Text passage:
════════════════════


  6 Responses to “Two More McCall’s 6696”

  1. 32!? That is ridiculous! It makes me angry that you have to deal with an enrollment cap that high. I feel very fortunate that most of our comp classes are capped at 20 (except for developmental writing, which is capped at 15). I’ve taught before at places where the cap is 24 or 25 and it’s so hard to keep up with the grading. 32 is just insane–I’m horrified with you. Labor issues in the academy are such a mess. I’m sorry you’re dealing with such a huge work load this semester.

    • I was hoping you’d chime in because I was wondering what your cap was! What’s even more horrifying than the 32 cap is that I’m allowed to override the limit, which has never been a possibility at any other school where I’ve taught – they’ve always been really protective of the limit because they don’t want some administrator deciding that the cap must be too low if people are overriding it. Apparently that’s not a concern this school! I love everything else about this place, but I’m not asking for more courses next semester.

  2. Hi Dear Sweets! Love your dresses!

  3. I thought I loved the liberty print but that’s because I hadn’t seen the Art Gallery print. WOW! It’s gorgeous. I see what you mean about the waistband, and I think that would annoy me if I had made the dress, but I also didn’t notice it until you pointed it out.

    That teacher: student ratio sounds just exhausting. It must be a total scramble to keep up! I hope you managed at least an hour or so of fun and relaxing over the weekend.

    • I do think this AG print is my favorite of all the prints I got this summer. I love the colors, the scale of the floral, and the pixelated style. It’s probably gotten the most wear out of any of my summer dresses. I tend to forget about things I can’t see or feel, so the waistband won’t bother me that much – plus fall is coming and I’ll probably start wearing a sweater that will cover that whole mess.

      It is truly exhausting! I did spend a couple of hours at a BBQ on Labor Day weekend, so that was good, but I didn’t really get any sewing done. I turn into a zombie at home when I’m this busy and sewing tends to take a backseat to everything else. I have a lot of fall sewing plans, though, so something has to give!

════════════════════

Data extract:
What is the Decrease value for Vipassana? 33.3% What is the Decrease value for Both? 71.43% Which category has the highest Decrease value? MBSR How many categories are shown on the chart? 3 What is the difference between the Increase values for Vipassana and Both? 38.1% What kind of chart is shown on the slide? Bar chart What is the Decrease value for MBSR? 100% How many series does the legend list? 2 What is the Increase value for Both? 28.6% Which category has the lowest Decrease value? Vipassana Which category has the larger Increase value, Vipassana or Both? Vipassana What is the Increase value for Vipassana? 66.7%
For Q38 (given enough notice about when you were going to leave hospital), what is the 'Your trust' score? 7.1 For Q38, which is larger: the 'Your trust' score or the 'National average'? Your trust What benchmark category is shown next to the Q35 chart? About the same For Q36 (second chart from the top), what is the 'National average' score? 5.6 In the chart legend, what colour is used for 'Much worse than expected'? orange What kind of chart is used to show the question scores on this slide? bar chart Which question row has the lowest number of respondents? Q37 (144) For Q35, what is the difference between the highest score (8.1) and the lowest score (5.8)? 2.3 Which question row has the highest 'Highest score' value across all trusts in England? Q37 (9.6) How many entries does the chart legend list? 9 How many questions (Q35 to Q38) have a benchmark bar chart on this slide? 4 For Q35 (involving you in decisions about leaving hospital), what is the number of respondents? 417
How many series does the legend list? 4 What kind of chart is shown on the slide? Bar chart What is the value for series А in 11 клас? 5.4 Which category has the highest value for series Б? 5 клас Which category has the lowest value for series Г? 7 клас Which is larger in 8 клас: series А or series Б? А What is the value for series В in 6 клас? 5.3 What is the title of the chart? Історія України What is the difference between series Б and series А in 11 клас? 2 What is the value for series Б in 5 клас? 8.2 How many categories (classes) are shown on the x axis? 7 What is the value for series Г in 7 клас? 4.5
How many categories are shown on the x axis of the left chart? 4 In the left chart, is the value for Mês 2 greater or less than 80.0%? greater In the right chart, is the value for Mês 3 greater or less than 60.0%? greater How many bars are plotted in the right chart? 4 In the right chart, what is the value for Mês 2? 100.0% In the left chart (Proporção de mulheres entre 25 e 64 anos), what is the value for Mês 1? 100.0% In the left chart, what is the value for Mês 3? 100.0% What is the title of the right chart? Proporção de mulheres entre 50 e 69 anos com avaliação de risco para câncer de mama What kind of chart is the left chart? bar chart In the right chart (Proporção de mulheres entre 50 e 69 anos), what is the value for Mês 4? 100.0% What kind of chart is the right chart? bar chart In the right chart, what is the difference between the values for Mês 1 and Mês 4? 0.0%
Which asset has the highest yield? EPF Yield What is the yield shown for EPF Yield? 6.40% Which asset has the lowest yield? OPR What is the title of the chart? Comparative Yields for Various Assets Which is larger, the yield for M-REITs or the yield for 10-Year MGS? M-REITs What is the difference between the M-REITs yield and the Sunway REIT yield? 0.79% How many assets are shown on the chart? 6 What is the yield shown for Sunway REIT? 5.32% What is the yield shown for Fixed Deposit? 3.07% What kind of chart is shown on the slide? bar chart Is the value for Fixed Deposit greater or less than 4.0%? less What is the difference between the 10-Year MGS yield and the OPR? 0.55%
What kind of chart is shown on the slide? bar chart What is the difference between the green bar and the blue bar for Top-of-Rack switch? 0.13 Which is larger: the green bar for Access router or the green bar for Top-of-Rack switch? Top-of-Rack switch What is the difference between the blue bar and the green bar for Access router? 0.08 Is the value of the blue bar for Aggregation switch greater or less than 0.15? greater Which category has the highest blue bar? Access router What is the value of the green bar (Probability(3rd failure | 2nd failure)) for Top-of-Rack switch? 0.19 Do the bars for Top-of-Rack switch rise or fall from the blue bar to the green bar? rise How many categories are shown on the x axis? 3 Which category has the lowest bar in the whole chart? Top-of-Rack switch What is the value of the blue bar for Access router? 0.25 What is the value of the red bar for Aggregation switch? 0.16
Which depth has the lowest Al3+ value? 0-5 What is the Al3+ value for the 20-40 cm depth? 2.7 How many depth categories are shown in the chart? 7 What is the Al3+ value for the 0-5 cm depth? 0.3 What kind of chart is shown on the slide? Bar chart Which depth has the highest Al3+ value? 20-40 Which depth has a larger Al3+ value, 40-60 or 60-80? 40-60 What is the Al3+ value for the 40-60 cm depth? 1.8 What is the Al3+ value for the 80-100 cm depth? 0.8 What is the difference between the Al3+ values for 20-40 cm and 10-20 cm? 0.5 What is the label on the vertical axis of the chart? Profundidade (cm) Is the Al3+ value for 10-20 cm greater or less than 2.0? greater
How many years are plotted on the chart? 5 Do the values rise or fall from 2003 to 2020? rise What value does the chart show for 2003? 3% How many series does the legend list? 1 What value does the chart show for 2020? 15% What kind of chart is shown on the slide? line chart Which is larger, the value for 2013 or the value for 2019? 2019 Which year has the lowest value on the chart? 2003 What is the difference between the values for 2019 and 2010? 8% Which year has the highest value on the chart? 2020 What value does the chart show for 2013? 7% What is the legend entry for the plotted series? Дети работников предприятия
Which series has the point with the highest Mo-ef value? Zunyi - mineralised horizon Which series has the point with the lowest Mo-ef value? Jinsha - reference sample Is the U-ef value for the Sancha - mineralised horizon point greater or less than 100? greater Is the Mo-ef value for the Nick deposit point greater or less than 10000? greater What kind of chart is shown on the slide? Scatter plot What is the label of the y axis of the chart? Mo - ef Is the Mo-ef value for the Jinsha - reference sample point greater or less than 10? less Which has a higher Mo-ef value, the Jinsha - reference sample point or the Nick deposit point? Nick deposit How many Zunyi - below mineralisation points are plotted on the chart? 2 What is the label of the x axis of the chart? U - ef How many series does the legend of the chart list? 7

════════════════════

Task list:
(1) In the comment thread, at what number are most of the first commenter's comp classes capped?
(2) Rewrite the comment thread from "3. I thought" to "pointed it out.", putting "Liberty lawn" in place of "liberty print".

Results for the exercise:
(1) Most of those comp classes are capped at 20.

(2)
3. I thought I loved the Liberty lawn but that’s because I hadn’t seen the Art Gallery print. WOW! It’s gorgeous. I see what you mean about the waistband, and I think that would annoy me if I had made the dress, but I also didn’t notice it until you pointed it out.